## Фрагмент текста
>>>>

С точки зрения же методологии, понимаемой как логический анализ теоретических и эмпирических знаний, наибольший интерес из статьи Дж. Гольдштейна и П. МакГи представляет рубрикатор библиографии за период с 1900 по 1971 год. Он состоит из 8 следующих рубрик: 1) работы, содержащие оригинальные факты, в том числе 1А) данные корреляционного типа, включающие факторный и контент анализ (39%) и 1Б) экспериментальные данные, в которых, по крайней мере, одна переменная является управляемой (13%), 2) работы, содержащие оригинальную теорию или теоретическое развитие какой-либо теории (24%), 3) работы обсуждающие функции юмора в культурном, социальном, личностном или физиологическом контексте (15%), 4) работы, исследующие развитие юмора в детстве (13%), 5) методологические работы, представляющие методики изучения юмора (6%), 6) обзоры литературы по юмору или отдельной проблемы (8%), 7) общие дискуссии по проблеме юмора, включая работы, не вписывающиеся в вышеобозначенные рубрики (13%), 8) работы, содержащие методологический анализ или его обзор (26%). 4% библиографии осталось не аннотироваными, они относятся по преимуществу к сфере психопатологии или культурологии. В класифицированных же работах заметно преобладание анализирующих или развивающих оригинальные теории юмора, что позволяет пошутить, что у каждого человека своя теория юмора.
В соответствии с вышеприведенным анализом изданные практически в тот же период исследование А. Н. Лука (Лук, 1977) относится к типу работ, содержащих оригинальные теории, а исследование Б. Дземидока (Дземидок, 1967) к типу обзоров и общих дискуссий.
С методологической точки зрения интересна классификация теорий, сделанная Б. Дземидоком. Так, Б. Дземидок выделяет в истории шесть групп теорий комического, причем под понятием «комического» он обобщает и юмор. И хотя его работа обозначена как работа по эстетике, его классификация глубоко психологична. Итак, он выделяет:
— Теории превосходства субъекта над объектом, часто называемые теориями негативного качества объекта. Их он, в свою очередь, классифицирует как а) объективистские и б) субъективистские.
— Теория деградации, понимаемой как обесценивание объекта или «переключение» с одной ценности объекта на другую (Стерн).
— Теории контраста: а) субъективных представлений и б) объективных характеристик мира, как синхронических так и диахронических.
— Теория противоречий: а) объектного мира и б) субъективно-реляционистского толкования явлений объектного мира.
— Теория отклонения от нормы, в которой критериями оценки отклонения могут быть рационально безличный, личный и оценочный (Гросс).
— Теория пересекающихся мотивов. Например, мотивов отклонения от нормы и мотивов превосходства (Гросс), автоматизма и свободы (Бергсон), экономии энергии и психологической защиты (Фрейд) (Дземидок, 1967).
Важно, что сравнивая и классифицируя теории комического, Дземидок «переоткрывает» основную дихотомию методологического психологического анализа «объект-субъектных» отношений в теме юмора. На основе классификации Дземидока возможно выделять различные психологические механизмы юмора, однако различение юмора от объекта и юмора от субъекта поднимает вопрос о том, существует ли юмор вне зависимости от человека или это лишь фиксированные в предметах культуры результаты юмористической деятельности людей.

<<<<

## Записанные данные
>>>>

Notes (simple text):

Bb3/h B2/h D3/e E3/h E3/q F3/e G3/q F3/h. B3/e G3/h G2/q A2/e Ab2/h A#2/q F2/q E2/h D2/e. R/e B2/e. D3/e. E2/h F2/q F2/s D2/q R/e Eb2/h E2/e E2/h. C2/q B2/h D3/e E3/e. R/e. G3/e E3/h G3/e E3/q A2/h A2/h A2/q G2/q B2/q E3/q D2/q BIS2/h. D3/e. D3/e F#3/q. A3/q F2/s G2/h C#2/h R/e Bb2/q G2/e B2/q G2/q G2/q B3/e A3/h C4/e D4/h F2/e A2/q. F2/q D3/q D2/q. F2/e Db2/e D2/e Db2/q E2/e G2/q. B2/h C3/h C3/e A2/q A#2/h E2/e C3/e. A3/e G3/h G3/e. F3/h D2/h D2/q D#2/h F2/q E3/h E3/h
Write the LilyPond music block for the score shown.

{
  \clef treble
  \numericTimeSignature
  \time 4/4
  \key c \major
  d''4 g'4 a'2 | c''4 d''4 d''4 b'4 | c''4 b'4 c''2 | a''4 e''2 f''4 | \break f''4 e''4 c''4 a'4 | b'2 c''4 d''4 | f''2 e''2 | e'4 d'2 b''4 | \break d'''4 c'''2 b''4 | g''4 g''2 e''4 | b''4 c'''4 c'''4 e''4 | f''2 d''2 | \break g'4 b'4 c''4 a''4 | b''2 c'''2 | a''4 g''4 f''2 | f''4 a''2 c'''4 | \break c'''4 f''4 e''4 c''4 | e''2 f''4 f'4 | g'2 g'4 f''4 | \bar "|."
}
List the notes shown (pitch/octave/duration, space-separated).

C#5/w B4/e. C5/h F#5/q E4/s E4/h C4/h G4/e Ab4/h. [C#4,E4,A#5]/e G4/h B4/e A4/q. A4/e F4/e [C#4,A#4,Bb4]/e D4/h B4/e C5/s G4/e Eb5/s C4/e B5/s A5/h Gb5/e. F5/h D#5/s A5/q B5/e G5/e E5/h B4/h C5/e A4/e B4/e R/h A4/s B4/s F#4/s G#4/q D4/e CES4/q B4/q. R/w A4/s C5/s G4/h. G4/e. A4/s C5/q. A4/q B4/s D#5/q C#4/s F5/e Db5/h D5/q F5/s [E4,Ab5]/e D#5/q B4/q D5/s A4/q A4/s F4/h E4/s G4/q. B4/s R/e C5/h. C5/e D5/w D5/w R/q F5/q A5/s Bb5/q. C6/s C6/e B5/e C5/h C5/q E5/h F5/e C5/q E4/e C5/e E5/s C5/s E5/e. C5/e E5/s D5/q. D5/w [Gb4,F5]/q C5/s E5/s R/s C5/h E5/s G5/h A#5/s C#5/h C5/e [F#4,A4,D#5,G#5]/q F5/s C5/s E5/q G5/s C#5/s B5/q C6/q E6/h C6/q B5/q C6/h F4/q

<<<<

## Задания
**a.** Назовите все группы теорий комического, которые выделяет Б. Дземидок во фрагменте текста.
**b.** Переведите на английский язык предложение из фрагмента текста: «Так, Б. Дземидок выделяет в истории шесть групп теорий комического, причем под понятием «комического» он обобщает и юмор».

## Ответы по заданиям
**a.**
1. Теории превосходства субъекта над объектом (теории негативного качества объекта)
2. Теория деградации
3. Теории контраста
4. Теория противоречий
5. Теория отклонения от нормы
6. Теория пересекающихся мотивов

**b.** Thus, B. Dzemidok identifies six groups of theories of the comic in history, and under the concept of "the comic" he also subsumes humor.